**TASK PROMPT:**
For this exercise, retype all the data exactly and exclude every image.

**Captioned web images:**
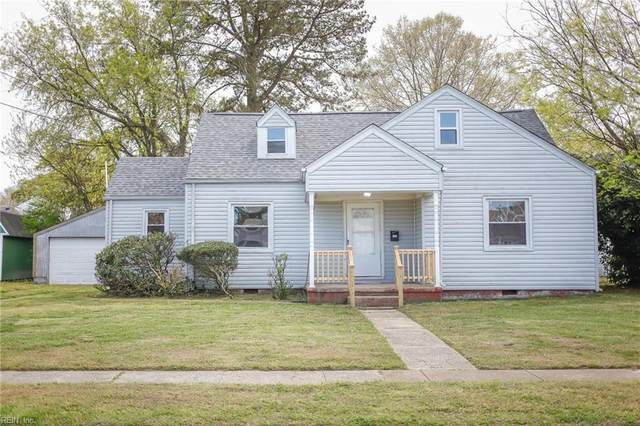 511 Hyde Park Rd, Norfolk, VA 23503 (MLS #10312197) :: Chantel Ray Real Estate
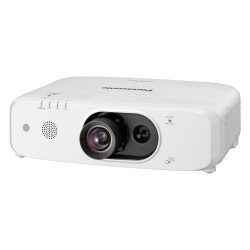 Panasonic Pt Fz570 Frontal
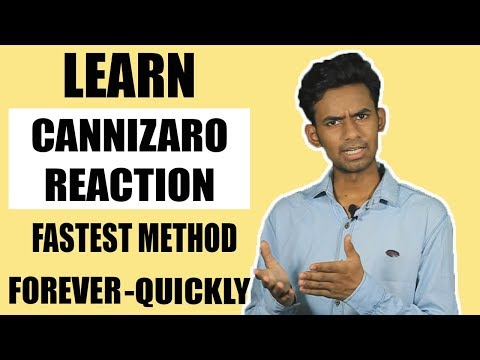 SUPER TRICK TO LEARN ORGANIC CHEMISTRY REACTIONS | CANNIZZARO REACTION | Hindi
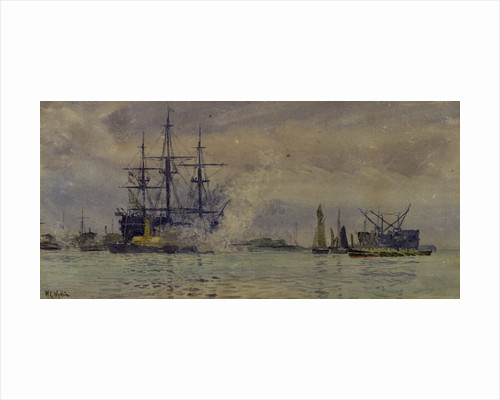 Portsmouth Harbour with Victory by William Lionel Wyllie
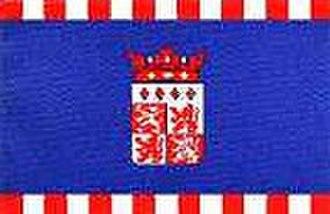 Heers, Netherlands - Image: Flag of Veldhoven
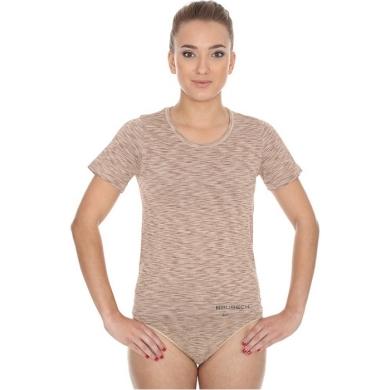 Brubeck Fusion Koszulka damska krótki rękaw beżowa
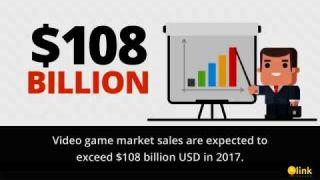 Gameflip ICO PRESENTATION ON ICOLINK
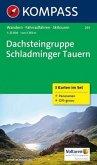 Kompass Karte Dachsteingruppe, Schladminger Tauern, 3 Bl. m. Kompass Naturführer Wiesenblumen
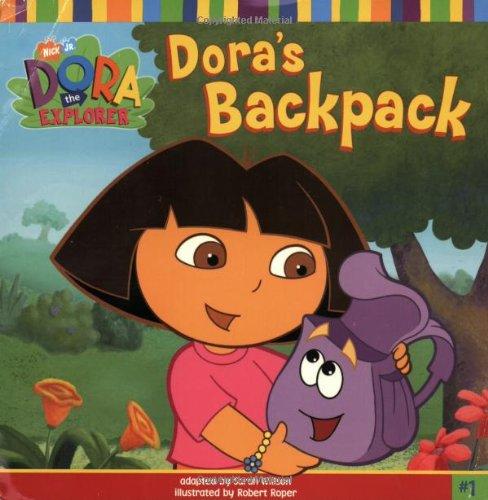 9780689847202: Dora's Backpack (Dora the Explorer 8x8 (Quality))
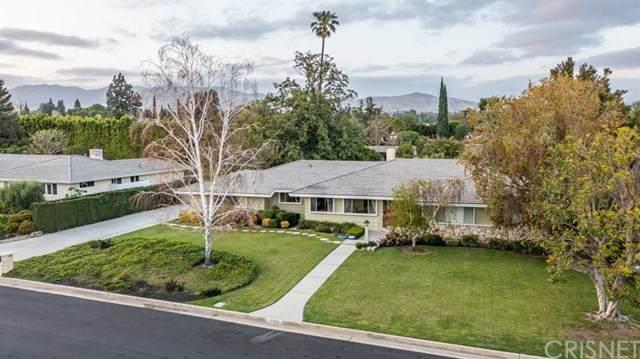 19131 Marilla Street, Northridge, CA 91324 (#SR21079327) :: Lydia Gable Realty Group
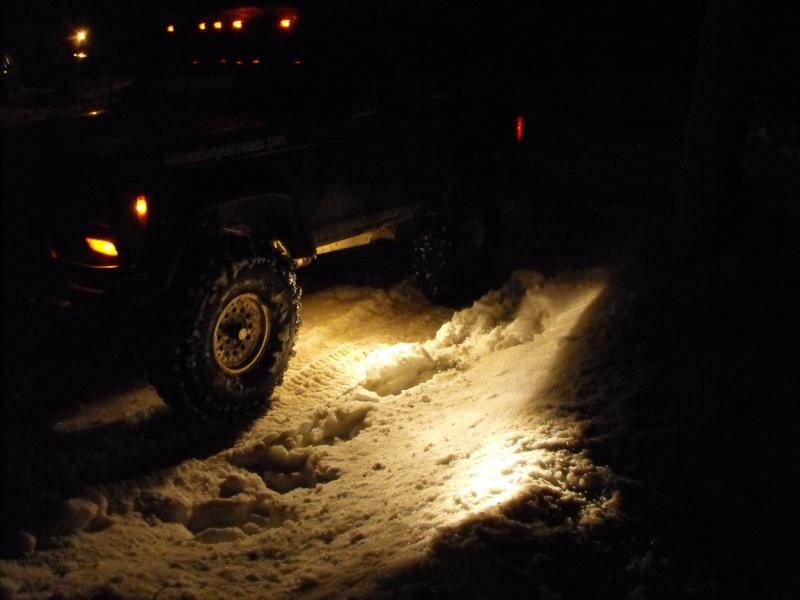 Rocker Light (For Night Wheeling) Rocker13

**YOUR RESPONSE:**
 511 Hyde Park Rd, Norfolk, VA 23503 (MLS #10312197) :: Chantel Ray Real Estate
 Panasonic Pt Fz570 Frontal
 SUPER TRICK TO LEARN ORGANIC CHEMISTRY REACTIONS | CANNIZZARO REACTION | Hindi
 Portsmouth Harbour with Victory by William Lionel Wyllie
 Heers, Netherlands - Image: Flag of Veldhoven
 Brubeck Fusion Koszulka damska krótki rękaw beżowa
 Gameflip ICO PRESENTATION ON ICOLINK
 Kompass Karte Dachsteingruppe, Schladminger Tauern, 3 Bl. m. Kompass Naturführer Wiesenblumen
 9780689847202: Dora's Backpack (Dora the Explorer 8x8 (Quality))
 19131 Marilla Street, Northridge, CA 91324 (#SR21079327) :: Lydia Gable Realty Group
 Rocker Light (For Night Wheeling) Rocker13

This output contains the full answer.